That features Rep. Vance McAllister, who invited disgrace
this April when discovered that he was committing marital infidelity with a
staffer/family friend. At first, he said he would not run for reelection under
those circumstances, saying he needed time to repair his family relations and
should concentrate on that. But, lo and behold, in record time he seemed to get
his mind right and his family reconciled and suddenly by the beginning of July
said he was rested, relaxed, and ready to go for another term.
It’s not that McAllister deserves
approbation because of his extracurricular activities, for as long as those did
not interfere with the performance of his duties, he needs
to be judged on the merits of his policy preferences, which are partially
but not entirely problematic. It’s that he said he would do one thing – not run
for reelection to work on his personal life – and then
announced he didn’t really mean it and did another. People vote for
candidates because they trust them to do what they say. Events show that you
can’t trust McAllister.
Such a damaged candidate state
Republicans did not want. Making it worse for them was his inconsistent policy
preferences – not just deviating from conservatism, but in that he
claimed that in Congress they were among Members votes generally up for sale,
and then demurring to give any evidence to back his assertion. Having an
untrustworthy Member of Congress on the issues becomes worse when his
assertions become clownish and apparently designed more to gain attention than
to contribute to serious discussions of policy. Constituents prefer that their
representative be a grownup prior to taking the job.
But with his reemergence out of
the slime the fear
among GOP activists was that by virtue of his incumbency, which to a nontrivial
slice of the electorate is the only data point it finds relevant in
decision-making, he would command a sufficient portion of the vote that he
could finish second or better in the general election runoff, and that the
opponent would be a liberal Democrat. The Democrats played their part by having
just one of them, and a quality one at that in the presence of Monroe Mayor Jamie Mayo, qualify. Thus, Republicans
had to hope that a quality candidate from their party would emerge during the
campaign. In this fashion, GOP support could coalesce around that one
individual, but the more who entered, the less likely one individual could
emerge decisively enough, increasing the chances that Mayo’s uncontested
Democrat support and McAllister’s regnant
inattentive-but-vote-in-every-election somnambulant button-pushers would
deliver that duo into the runoff.
This consensus candidate had yet
to make himself known at qualification, although some appeared to have that
potential. Then, just before qualification began last week Holloway began to
hint that he’d have a go at it. After all, he was sitting on around $150,000 in
a federal campaign account that by Louisiana law could not be used in a state
campaign, and he apparently held a fundraiser in late June that scooped in
thousands more into that account. And what about the billboard promoting his
candidacy that has stayed up on I-49 near Alexandria long after the special
election that McAllister used to gain office late last year in which Holloway
finished fourth with 13 percent of the vote? Then he carried through at the
last minute, saying that by his
reading he was the only guy who could defeat McAllister.

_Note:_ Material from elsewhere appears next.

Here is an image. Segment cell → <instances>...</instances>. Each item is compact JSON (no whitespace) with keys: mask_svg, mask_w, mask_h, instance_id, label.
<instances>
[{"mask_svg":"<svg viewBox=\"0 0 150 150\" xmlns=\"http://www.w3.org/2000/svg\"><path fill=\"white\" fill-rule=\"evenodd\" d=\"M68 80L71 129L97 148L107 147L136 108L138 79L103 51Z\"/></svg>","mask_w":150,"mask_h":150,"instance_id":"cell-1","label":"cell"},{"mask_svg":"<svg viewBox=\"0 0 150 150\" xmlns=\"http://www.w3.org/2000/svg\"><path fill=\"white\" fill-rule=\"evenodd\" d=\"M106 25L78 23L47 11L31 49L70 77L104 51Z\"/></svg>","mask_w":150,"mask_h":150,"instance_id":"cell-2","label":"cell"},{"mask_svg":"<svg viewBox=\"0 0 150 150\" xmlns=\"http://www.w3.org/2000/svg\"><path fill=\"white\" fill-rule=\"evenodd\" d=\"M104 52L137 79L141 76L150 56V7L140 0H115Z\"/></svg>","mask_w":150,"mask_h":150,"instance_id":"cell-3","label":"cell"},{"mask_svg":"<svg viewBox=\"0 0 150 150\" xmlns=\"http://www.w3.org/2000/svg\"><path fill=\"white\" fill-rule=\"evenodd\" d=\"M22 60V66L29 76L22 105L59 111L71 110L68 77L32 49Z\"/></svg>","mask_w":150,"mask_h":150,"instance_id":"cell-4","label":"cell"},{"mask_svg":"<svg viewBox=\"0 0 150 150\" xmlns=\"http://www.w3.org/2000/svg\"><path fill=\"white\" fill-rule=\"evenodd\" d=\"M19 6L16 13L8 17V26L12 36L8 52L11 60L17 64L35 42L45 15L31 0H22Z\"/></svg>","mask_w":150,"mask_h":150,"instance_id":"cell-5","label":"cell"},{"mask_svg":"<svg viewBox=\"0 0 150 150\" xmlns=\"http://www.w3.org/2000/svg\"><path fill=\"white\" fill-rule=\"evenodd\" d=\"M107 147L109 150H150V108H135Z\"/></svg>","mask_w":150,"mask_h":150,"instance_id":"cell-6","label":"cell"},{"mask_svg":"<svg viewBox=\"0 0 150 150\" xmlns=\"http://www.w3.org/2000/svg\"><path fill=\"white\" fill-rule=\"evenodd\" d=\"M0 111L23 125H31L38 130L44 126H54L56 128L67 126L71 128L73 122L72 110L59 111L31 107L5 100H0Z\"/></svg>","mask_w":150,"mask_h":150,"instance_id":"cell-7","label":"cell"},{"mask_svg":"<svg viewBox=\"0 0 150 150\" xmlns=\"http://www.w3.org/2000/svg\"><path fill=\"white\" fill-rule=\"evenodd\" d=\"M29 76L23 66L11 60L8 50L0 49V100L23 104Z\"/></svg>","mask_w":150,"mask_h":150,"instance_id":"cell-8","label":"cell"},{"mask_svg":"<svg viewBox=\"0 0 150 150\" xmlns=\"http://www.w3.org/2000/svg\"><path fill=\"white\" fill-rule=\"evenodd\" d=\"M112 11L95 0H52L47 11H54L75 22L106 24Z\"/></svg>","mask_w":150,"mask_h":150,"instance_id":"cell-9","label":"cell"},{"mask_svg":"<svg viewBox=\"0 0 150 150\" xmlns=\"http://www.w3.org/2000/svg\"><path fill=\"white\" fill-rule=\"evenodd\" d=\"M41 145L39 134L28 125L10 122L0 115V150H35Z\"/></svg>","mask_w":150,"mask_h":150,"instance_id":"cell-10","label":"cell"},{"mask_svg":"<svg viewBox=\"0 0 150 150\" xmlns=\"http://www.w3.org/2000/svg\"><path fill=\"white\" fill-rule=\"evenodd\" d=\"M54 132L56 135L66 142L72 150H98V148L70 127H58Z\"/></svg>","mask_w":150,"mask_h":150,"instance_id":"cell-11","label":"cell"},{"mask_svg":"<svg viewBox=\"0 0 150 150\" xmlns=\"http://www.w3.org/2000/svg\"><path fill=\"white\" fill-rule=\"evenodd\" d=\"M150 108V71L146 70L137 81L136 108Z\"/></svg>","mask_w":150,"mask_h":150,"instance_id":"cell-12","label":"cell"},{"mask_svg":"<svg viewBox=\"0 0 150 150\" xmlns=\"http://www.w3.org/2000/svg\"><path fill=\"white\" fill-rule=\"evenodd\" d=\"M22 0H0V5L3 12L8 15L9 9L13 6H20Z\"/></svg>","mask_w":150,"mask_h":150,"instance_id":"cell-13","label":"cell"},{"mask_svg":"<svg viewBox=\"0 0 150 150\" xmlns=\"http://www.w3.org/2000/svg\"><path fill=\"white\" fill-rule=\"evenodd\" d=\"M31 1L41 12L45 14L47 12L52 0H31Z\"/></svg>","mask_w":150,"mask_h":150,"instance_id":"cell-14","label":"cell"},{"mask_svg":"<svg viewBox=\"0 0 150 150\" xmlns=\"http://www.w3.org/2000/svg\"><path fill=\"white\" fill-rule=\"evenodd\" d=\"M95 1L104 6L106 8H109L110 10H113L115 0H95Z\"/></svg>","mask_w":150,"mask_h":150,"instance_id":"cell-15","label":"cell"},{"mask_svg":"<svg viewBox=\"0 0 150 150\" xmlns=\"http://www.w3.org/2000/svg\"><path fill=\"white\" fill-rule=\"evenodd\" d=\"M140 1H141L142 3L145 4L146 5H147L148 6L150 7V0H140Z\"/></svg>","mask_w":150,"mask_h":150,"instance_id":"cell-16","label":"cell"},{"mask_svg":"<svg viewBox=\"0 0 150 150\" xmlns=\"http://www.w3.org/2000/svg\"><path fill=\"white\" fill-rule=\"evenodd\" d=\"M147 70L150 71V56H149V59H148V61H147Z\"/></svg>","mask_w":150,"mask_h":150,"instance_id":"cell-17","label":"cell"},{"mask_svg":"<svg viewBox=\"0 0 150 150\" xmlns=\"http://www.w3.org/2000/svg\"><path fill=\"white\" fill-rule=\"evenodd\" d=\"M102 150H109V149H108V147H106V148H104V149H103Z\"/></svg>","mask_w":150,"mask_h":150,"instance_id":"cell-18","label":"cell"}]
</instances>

The problem is, Holloway was in
this situation once before and failed to deliver. In 1991, he ran for governor
as a principled conservative alternative to populist conservative former state
Rep. David Duke and sitting (like McAllister in unreliability to conservatism,
but unlike him in personal comportment) Gov. Buddy
Roemer. He racked up a measly 5 percent of the vote and was unable to
prevent Republicans from, if not helped produce (by taking votes from Roemer)
their experiencing the nightmare runoff scenario of Duke vs. former Gov. Edwin
Edwards. And this time, ensconced in one of the lesser vote-rich portions
of the district, he’ll have to compete around that southern portion with the
first candidate to enter, former Grant Parish District Attorney Ed Tarpley.
Republicans’ day already had
gotten worse when Monroe attorney Jeff
Guerriero, who ran well in a state senator race in 2011 and lent himself almost
as much as Holloway has now sitting idle in a state campaign account that he
can finesse towards spending on a federal campaign, jumped in. These unexpected
entrants will take few voters from McAllister and mostly cannibalize from the others,
only increasing his odds of making the runoff and of bringing about the GOP’s
nightmare scenario.
So Holloway is unlikely the
candidate that can surpass McAllister, but is a candidate who can dilute
support for others who otherwise could. That reality seems lost upon him in
what appears to be a messianic fantasy. He thinks he can “save” the party from
McAllister, when it is more likely his campaigning will contribute to
McAllister probably retaining his job. And it is worth pondering that Holloway
did endorse McAllister last time when he was defeated by him.